- Supreme Court of the United States

Argued March 25, 1897 Decided May 10, 1897
- Full case name: Davis v. Commonwealth of Massachusetts
- Citations: 167 U.S. 43 (more) 17 S. Ct. 731; 42 L. Ed. 71

Court membership
- Chief Justice Melville Fuller Associate Justices Stephen J. Field · John M. Harlan Horace Gray · David J. Brewer Henry B. Brown · George Shiras Jr. Edward D. White · Rufus W. Peckham

Case opinion
- Majority: White, joined by unanimous

= Davis v. Massachusetts =

Davis v. Commonwealth of Massachusetts, 167 U.S. 43 (1897), was a case in which the Supreme Court of the United States sustained a conviction of a man for making a speech on Boston Common in violation of an ordinance that forbade the making of a public address there without a permit from the mayor.

== Facts of the case ==
Section 66 of the Revised Ordinances of the City of Boston (1893) reads as follows:

'Sec. 66. No person shall, in or upon any of the public grounds, make any public address, discharge any cannon or firearm, expose for sale any goods, wares or merchandise, erect or maintain any booth, stand, tent or apparatus for the purposes of public amusement or show, except in accordance with a permit from the mayor.'

It was alleged by the prosecution that Davis made a speech on Boston Common without a permit. Davis was brought before the Municipal Court of the City of Boston and convicted of violating section 66.

== Prior history ==
The proceedings were removed to the Superior Court of the county of Suffolk, where Davis renewed a motion which he had interposed in the municipal court to quash the complaint. There were seven reasons argued to support the motion; among these was the assertion that the ordinance violated the rights alleged to be secured to the accused by the constitution of the state, and by the Fourteenth Amendment. The motion to quash being overruled by the Superior Court, Davis was tried before the court and a jury.

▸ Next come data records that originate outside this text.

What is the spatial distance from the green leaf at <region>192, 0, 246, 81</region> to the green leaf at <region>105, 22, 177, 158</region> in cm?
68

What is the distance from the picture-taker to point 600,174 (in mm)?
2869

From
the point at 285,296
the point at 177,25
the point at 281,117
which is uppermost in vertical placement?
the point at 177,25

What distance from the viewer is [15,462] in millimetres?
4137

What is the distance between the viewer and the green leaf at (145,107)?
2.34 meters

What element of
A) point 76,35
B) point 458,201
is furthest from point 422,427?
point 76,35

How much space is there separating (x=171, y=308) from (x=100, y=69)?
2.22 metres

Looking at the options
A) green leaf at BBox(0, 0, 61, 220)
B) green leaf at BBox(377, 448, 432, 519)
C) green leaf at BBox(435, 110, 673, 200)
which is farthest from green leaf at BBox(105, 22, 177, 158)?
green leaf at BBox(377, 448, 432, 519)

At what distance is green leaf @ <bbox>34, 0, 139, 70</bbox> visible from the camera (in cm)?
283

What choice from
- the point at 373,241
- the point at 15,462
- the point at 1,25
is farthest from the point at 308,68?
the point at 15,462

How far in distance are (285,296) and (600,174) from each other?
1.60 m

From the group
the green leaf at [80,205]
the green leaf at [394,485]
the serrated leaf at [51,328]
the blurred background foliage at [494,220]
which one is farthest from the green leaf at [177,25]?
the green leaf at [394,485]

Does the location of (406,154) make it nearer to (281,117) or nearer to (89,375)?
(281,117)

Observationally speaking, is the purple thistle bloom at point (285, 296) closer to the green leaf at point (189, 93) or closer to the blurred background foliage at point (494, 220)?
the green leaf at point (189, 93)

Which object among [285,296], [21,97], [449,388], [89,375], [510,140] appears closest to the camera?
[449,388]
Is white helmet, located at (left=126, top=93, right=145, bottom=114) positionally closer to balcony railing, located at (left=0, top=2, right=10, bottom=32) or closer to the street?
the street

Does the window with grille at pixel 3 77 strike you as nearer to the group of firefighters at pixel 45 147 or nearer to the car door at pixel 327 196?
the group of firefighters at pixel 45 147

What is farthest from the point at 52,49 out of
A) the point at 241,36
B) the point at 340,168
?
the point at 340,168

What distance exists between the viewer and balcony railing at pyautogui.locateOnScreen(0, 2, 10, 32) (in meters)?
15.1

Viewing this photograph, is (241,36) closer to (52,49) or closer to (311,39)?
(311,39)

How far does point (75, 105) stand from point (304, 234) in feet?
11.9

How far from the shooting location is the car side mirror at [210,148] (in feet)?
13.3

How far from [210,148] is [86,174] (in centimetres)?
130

At the trial the government put in evidence the ordinance heretofore referred to, and called the attention of the court to sections 35 and 39 of chapter 448 of the acts passed by the legislature of Massachusetts in the year 1854. Davis was convicted and subsequently appealed to the Supreme Court.

== Decision ==
Davis' conviction was upheld by a unanimous decision of the Supreme Court.